→ INFORMATION
= Beginning of Section =

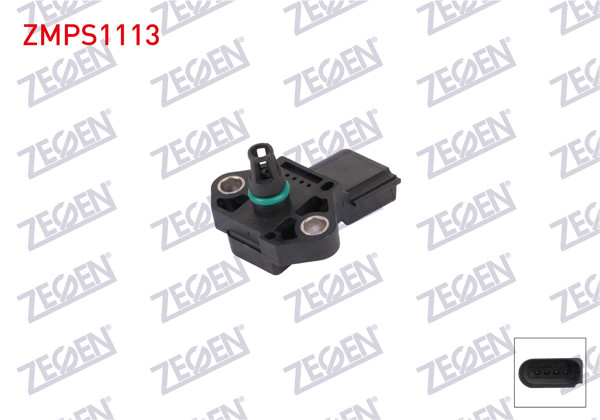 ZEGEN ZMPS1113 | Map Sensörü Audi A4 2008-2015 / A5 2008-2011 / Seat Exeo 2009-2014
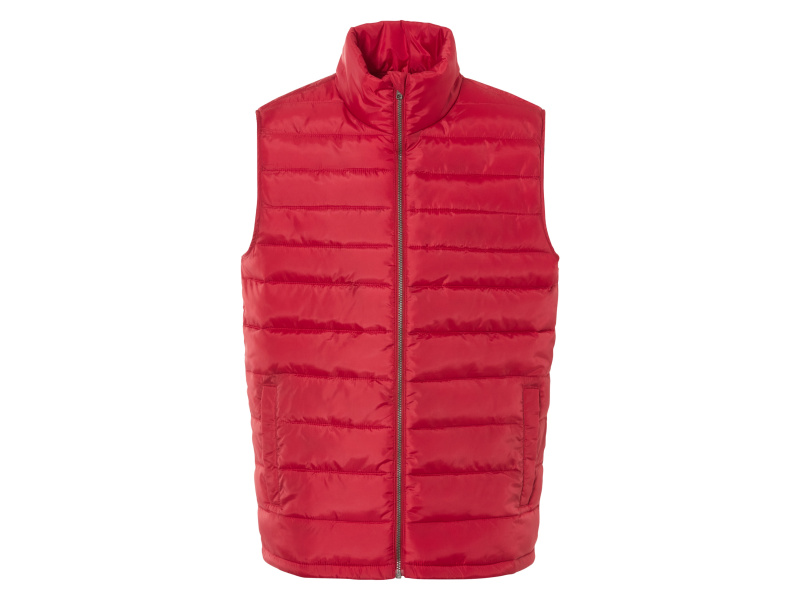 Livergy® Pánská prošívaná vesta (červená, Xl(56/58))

= End of Section =
= Beginning of Section =

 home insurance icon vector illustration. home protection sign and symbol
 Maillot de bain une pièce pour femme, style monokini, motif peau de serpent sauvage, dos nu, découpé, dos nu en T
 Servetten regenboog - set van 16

= End of Section =
= Beginning of Section =

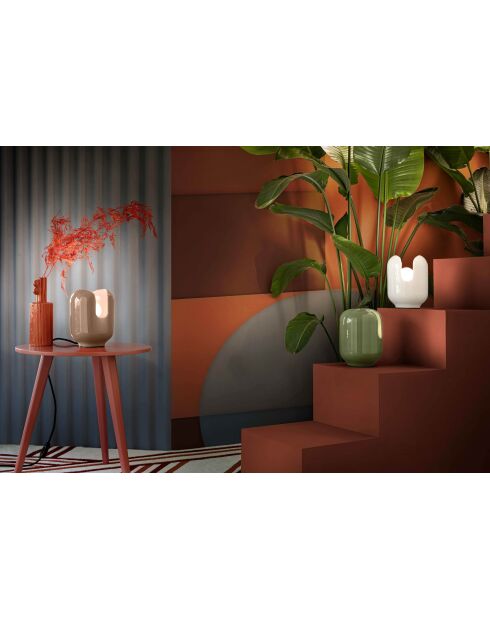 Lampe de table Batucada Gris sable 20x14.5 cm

= End of Section =

→ ACTIVITY
Pick out every line in the records that contains the word "peau", and copy each one in full. Case counts.

→ RESULT OF THIS TASK
 Maillot de bain une pièce pour femme, style monokini, motif peau de serpent sauvage, dos nu, découpé, dos nu en T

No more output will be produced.